#### Exercise description
Turn everything from the line containing "Is the rock at pixel" down through the end of the entries into a Markdown table with the columns Row and Line. Skip blank lines and leave the pictures out.

#### Supplied entries
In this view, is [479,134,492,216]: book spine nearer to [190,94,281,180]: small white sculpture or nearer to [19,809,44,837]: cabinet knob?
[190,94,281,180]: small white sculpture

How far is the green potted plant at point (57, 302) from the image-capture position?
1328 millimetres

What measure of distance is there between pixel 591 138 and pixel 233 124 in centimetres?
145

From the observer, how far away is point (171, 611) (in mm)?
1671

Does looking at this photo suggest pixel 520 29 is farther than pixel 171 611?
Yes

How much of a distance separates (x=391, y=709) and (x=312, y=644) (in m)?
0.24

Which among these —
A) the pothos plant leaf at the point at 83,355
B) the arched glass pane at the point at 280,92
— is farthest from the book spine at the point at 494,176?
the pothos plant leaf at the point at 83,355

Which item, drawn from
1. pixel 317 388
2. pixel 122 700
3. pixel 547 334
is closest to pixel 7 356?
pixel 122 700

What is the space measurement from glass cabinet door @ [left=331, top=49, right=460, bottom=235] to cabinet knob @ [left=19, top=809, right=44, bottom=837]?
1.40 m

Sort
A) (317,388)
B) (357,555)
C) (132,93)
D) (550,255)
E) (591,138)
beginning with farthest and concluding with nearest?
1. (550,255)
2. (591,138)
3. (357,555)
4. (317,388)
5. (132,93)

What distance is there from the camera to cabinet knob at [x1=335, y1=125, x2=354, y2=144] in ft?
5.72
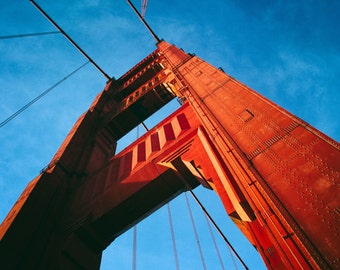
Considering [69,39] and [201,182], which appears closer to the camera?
[201,182]

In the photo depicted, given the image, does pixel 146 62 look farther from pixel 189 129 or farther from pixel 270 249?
pixel 270 249

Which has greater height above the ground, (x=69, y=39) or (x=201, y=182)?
(x=69, y=39)

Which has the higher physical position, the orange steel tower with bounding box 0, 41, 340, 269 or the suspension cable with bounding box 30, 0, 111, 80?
the suspension cable with bounding box 30, 0, 111, 80

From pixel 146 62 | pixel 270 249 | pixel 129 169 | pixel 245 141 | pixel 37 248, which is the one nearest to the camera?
pixel 270 249

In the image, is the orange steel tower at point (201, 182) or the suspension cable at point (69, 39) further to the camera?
the suspension cable at point (69, 39)

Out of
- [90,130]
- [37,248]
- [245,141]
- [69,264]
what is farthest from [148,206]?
[90,130]

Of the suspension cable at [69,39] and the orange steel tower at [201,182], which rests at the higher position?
the suspension cable at [69,39]

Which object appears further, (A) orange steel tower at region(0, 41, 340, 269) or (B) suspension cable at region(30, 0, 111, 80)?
(B) suspension cable at region(30, 0, 111, 80)

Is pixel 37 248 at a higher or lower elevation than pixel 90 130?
lower
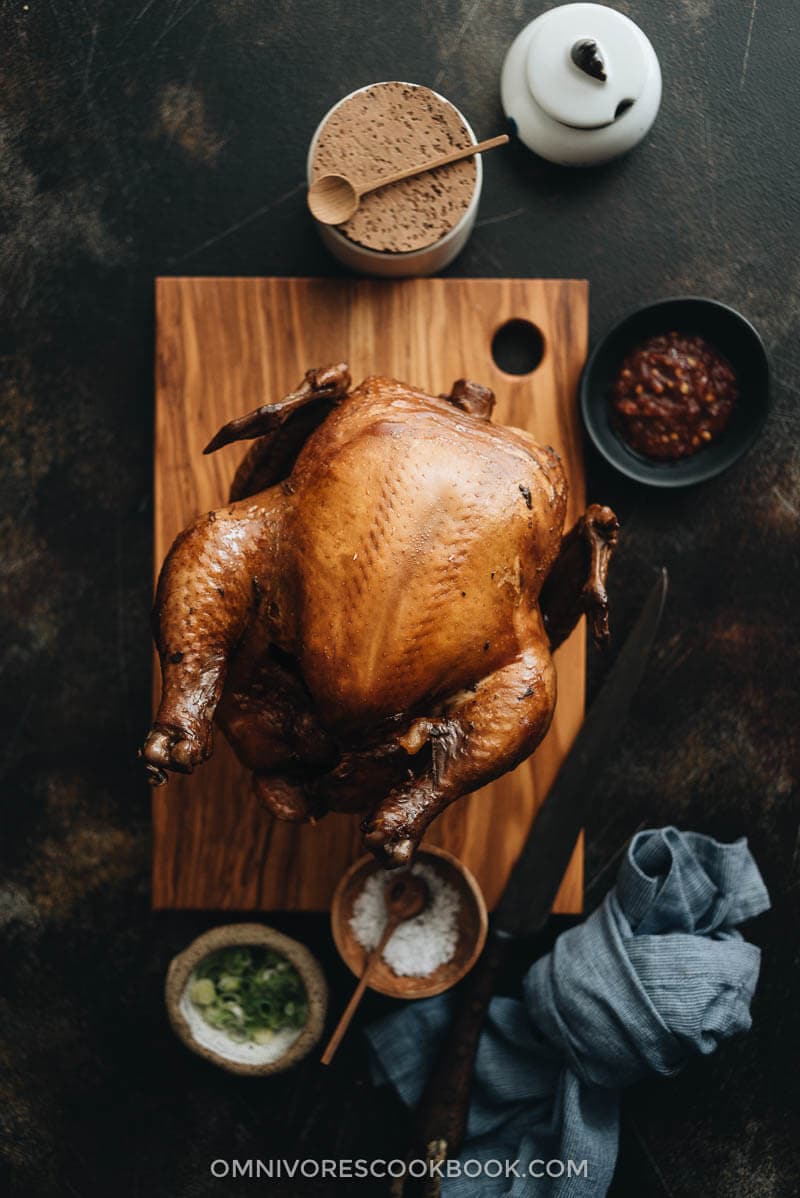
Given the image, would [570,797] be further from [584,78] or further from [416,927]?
[584,78]

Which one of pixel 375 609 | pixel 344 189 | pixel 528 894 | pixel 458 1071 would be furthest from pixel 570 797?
pixel 344 189

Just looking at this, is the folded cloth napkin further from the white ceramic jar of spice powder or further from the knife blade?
the white ceramic jar of spice powder

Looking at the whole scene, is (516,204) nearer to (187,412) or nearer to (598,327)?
(598,327)

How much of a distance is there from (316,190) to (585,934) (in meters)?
1.56

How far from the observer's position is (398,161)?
Answer: 6.17ft

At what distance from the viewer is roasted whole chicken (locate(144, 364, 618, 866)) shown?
1.51 meters

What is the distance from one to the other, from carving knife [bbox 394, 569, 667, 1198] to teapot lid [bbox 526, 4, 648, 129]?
94 cm

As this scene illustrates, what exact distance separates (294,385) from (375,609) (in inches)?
28.5

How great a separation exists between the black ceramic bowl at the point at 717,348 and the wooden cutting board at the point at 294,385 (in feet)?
0.16

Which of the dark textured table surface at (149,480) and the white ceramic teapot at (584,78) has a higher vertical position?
the white ceramic teapot at (584,78)

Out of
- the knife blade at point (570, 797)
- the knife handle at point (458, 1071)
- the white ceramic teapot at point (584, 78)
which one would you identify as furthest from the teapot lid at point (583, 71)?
the knife handle at point (458, 1071)

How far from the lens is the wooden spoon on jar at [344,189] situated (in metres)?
1.86

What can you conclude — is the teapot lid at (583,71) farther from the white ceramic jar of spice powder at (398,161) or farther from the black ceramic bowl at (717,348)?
the black ceramic bowl at (717,348)

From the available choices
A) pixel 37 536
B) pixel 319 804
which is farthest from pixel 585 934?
pixel 37 536
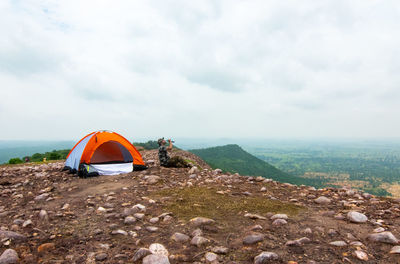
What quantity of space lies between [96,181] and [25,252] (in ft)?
20.9

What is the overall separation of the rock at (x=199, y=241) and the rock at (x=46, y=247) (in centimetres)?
246

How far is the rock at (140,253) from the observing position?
11.0 feet

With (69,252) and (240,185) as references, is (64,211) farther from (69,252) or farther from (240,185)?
(240,185)

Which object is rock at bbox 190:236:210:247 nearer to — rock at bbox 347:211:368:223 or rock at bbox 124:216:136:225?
rock at bbox 124:216:136:225

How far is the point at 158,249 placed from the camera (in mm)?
3609

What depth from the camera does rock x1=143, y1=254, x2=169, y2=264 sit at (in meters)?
3.17

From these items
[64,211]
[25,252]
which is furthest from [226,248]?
[64,211]

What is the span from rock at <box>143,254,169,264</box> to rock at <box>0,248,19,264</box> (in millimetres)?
2030

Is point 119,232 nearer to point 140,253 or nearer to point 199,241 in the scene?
point 140,253

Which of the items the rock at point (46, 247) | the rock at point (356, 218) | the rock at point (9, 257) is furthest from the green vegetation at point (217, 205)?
the rock at point (9, 257)

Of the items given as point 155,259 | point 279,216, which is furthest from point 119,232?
point 279,216

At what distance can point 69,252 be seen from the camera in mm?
3629

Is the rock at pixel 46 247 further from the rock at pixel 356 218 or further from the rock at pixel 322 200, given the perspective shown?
the rock at pixel 322 200

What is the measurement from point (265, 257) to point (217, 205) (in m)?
2.75
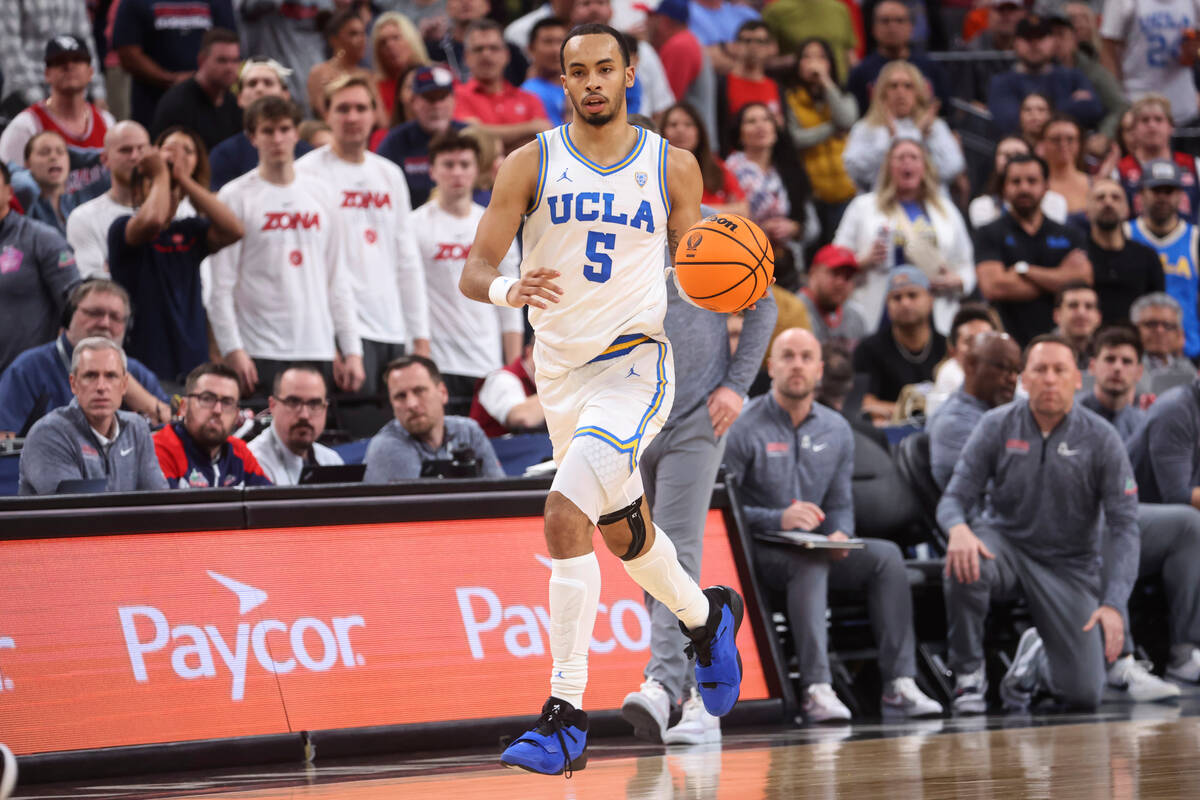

#### Solution to this task
| Row | Line |
|---|---|
| 1 | Is the rock at pixel 46 247 further from the rock at pixel 356 218 or further from the rock at pixel 322 200, given the perspective shown? |
| 2 | the rock at pixel 322 200 |
| 3 | What is the measurement from point (265, 257) to point (217, 205) (in m)? |
| 4 | 2.75 |